About this task
Write out all the data again, exactly as it stands.

Records to process
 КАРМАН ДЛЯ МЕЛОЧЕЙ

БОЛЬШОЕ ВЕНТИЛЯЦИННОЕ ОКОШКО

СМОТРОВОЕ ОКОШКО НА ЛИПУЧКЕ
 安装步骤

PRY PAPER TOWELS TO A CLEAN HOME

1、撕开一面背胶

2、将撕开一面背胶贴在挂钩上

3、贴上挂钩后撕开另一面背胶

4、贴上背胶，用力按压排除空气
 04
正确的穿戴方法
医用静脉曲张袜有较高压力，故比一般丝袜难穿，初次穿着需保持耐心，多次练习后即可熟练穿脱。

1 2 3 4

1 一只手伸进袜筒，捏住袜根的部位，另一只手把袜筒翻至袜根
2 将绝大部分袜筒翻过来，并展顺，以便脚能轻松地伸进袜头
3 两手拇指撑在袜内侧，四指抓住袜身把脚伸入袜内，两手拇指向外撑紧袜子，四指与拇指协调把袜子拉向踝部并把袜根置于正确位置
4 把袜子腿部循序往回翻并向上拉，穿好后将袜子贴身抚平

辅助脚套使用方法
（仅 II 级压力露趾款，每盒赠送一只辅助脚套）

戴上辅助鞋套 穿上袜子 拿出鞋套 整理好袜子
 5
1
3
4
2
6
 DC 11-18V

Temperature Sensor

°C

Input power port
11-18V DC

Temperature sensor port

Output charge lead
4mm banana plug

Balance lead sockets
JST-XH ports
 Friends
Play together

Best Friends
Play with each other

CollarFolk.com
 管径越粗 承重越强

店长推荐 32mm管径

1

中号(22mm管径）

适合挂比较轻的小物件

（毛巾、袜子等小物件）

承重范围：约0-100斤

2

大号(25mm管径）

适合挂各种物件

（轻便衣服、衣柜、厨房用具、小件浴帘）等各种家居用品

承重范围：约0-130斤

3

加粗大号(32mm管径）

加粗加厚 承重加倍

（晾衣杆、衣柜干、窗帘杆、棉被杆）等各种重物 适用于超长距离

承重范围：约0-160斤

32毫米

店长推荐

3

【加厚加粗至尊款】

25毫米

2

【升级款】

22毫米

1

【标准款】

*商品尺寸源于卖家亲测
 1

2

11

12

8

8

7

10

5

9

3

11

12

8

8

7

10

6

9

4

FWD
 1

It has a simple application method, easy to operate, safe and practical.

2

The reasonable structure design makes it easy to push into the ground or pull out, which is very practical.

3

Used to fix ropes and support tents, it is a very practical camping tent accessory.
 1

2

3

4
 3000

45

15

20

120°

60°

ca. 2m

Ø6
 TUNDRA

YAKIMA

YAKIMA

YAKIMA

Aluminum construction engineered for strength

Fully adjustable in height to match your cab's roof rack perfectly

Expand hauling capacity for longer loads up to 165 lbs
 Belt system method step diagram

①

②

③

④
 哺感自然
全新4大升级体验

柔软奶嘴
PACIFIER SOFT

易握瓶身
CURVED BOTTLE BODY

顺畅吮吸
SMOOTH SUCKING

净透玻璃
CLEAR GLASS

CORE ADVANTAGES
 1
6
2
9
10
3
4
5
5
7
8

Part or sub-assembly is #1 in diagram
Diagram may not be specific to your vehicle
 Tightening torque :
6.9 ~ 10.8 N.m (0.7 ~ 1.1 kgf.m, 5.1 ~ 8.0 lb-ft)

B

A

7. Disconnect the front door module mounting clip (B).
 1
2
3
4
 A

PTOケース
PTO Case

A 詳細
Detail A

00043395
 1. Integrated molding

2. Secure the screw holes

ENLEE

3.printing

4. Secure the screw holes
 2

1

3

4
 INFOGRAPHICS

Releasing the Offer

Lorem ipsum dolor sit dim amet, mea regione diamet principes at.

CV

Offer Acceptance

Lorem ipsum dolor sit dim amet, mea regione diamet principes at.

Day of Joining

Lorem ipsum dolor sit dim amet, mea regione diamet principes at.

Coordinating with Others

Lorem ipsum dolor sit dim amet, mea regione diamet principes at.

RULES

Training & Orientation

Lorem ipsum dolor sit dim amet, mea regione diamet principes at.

Exercise response
 КАРМАН ДЛЯ МЕЛОЧЕЙ

БОЛЬШОЕ ВЕНТИЛЯЦИННОЕ ОКОШКО

СМОТРОВОЕ ОКОШКО НА ЛИПУЧКЕ
 安装步骤

PRY PAPER TOWELS TO A CLEAN HOME

1、撕开一面背胶

2、将撕开一面背胶贴在挂钩上

3、贴上挂钩后撕开另一面背胶

4、贴上背胶，用力按压排除空气
 04
正确的穿戴方法
医用静脉曲张袜有较高压力，故比一般丝袜难穿，初次穿着需保持耐心，多次练习后即可熟练穿脱。

1 2 3 4

1 一只手伸进袜筒，捏住袜根的部位，另一只手把袜筒翻至袜根
2 将绝大部分袜筒翻过来，并展顺，以便脚能轻松地伸进袜头
3 两手拇指撑在袜内侧，四指抓住袜身把脚伸入袜内，两手拇指向外撑紧袜子，四指与拇指协调把袜子拉向踝部并把袜根置于正确位置
4 把袜子腿部循序往回翻并向上拉，穿好后将袜子贴身抚平

辅助脚套使用方法
（仅 II 级压力露趾款，每盒赠送一只辅助脚套）

戴上辅助鞋套 穿上袜子 拿出鞋套 整理好袜子
 5
1
3
4
2
6
 DC 11-18V

Temperature Sensor

°C

Input power port
11-18V DC

Temperature sensor port

Output charge lead
4mm banana plug

Balance lead sockets
JST-XH ports
 Friends
Play together

Best Friends
Play with each other

CollarFolk.com
 管径越粗 承重越强

店长推荐 32mm管径

1

中号(22mm管径）

适合挂比较轻的小物件

（毛巾、袜子等小物件）

承重范围：约0-100斤

2

大号(25mm管径）

适合挂各种物件

（轻便衣服、衣柜、厨房用具、小件浴帘）等各种家居用品

承重范围：约0-130斤

3

加粗大号(32mm管径）

加粗加厚 承重加倍

（晾衣杆、衣柜干、窗帘杆、棉被杆）等各种重物 适用于超长距离

承重范围：约0-160斤

32毫米

店长推荐

3

【加厚加粗至尊款】

25毫米

2

【升级款】

22毫米

1

【标准款】

*商品尺寸源于卖家亲测
 1

2

11

12

8

8

7

10

5

9

3

11

12

8

8

7

10

6

9

4

FWD
 1

It has a simple application method, easy to operate, safe and practical.

2

The reasonable structure design makes it easy to push into the ground or pull out, which is very practical.

3

Used to fix ropes and support tents, it is a very practical camping tent accessory.
 1

2

3

4
 3000

45

15

20

120°

60°

ca. 2m

Ø6
 TUNDRA

YAKIMA

YAKIMA

YAKIMA

Aluminum construction engineered for strength

Fully adjustable in height to match your cab's roof rack perfectly

Expand hauling capacity for longer loads up to 165 lbs
 Belt system method step diagram

①

②

③

④
 哺感自然
全新4大升级体验

柔软奶嘴
PACIFIER SOFT

易握瓶身
CURVED BOTTLE BODY

顺畅吮吸
SMOOTH SUCKING

净透玻璃
CLEAR GLASS

CORE ADVANTAGES
 1
6
2
9
10
3
4
5
5
7
8

Part or sub-assembly is #1 in diagram
Diagram may not be specific to your vehicle
 Tightening torque :
6.9 ~ 10.8 N.m (0.7 ~ 1.1 kgf.m, 5.1 ~ 8.0 lb-ft)

B

A

7. Disconnect the front door module mounting clip (B).
 1
2
3
4
 A

PTOケース
PTO Case

A 詳細
Detail A

00043395
 1. Integrated molding

2. Secure the screw holes

ENLEE

3.printing

4. Secure the screw holes
 2

1

3

4
 INFOGRAPHICS

Releasing the Offer

Lorem ipsum dolor sit dim amet, mea regione diamet principes at.

CV

Offer Acceptance

Lorem ipsum dolor sit dim amet, mea regione diamet principes at.

Day of Joining

Lorem ipsum dolor sit dim amet, mea regione diamet principes at.

Coordinating with Others

Lorem ipsum dolor sit dim amet, mea regione diamet principes at.

RULES

Training & Orientation

Lorem ipsum dolor sit dim amet, mea regione diamet principes at.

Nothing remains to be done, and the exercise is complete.